Ce matin de juin, c'est le branle-bas de combat chez Pias. Shunda K., une des deux chanteuses du groupe de rap américain Yo! Majesty a soudainement quitté les locaux de la maison de disque en pleine journée promo sans téléphone et sans argent sur elle.
En attendant son retour qui ne se fera qu'en fin de journée, Jwl. B assure sans se plaindre les interviews avec la presse pour la sortie fin septembre de leur premier album «Futuristically Speaking... Never Be Afraid». Sur ce recueil de hip-hop énergique porté par des beats électroniques sensuels, les deux rappeuses lesbiennes transforment leur quotidien difficile en un message d'amour et de fête. Explication avec Jwl. B...
Votre musique est portée par une très forte énergie?
C'est une énergie réaliste. Celle de la vraie vie des «niggas». Je ne prétends jamais être quelqu'un d'autre. Ce sont mes sentiments que je mets sur la scène.
On sent que dans vos textes sont très proches de ce que vous vivez?
On vous offre la vérité. Achetez-la. N'allez pas la télécharger ou en faire des copies.

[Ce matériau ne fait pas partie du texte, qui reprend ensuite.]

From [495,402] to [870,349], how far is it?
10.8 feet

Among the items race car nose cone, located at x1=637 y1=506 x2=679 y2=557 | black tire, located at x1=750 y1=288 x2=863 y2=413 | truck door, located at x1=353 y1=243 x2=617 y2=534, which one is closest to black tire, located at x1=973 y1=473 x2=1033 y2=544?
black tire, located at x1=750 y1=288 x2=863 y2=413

On a écrit ces textes. Shunda a fait sa part, j'ai fait la mienne. Puis nos producteurs ont collé tous les morceaux pour qu'on ne forme plus qu'une seule entité. Cet album est un recueil de notre passé, de notre présent et du futur. C'est pourquoi on l'a nommé «Futuristically speaking». C'est moi qui est trouvé l'expression et Shunda a rajouté «Never be afraid». Le disque est le fruit de notre combinaison.
Au-delà de l'aspect réaliste, on sent aussi une certaine fièreté à s'assumer...
Je viens des quartiers pauvres. J'ai dû apprendre à survivre dans la rue. D'où je viens, rien ne t'est donné gratuitement. Je suis aussi une lesbienne. Pour une partie des hommes que l'on rencontre, Yo! Majesty, c'est un freak show. Mais nous sommes des êtres humains quelle que soit notre sexualité. Nous avons nos valeurs, notre morale.
Plus jeunes, vous faisiez du gospel. La musique de Yo! Majesty est-elle un gospel un peu remanié?
Un peu. Yo! Majesty croit en dieu. Shunda K. a eu la même éducation religieuse que moi. Dans mon quartier, beaucoup de jeunes vont à l'église. Les parents essaient ainsi de le préserver un peu de la rue. C'est une manière d'appartenir à un groupe aux valeurs positives.
Comment en êtes-vous venue à faire du rap?
Quand j'ai rejoint Yo! Majesty, j'ai du apprendre à rapper. Toute ma vie, on m'avait dit : «Qu'est-ce que tu chantes bien!». Mais là j'ai dû repartir de zéro. Yo! Majesty m'a donné l'opportunité d'exprimer l'autre face de ma vie : la rue.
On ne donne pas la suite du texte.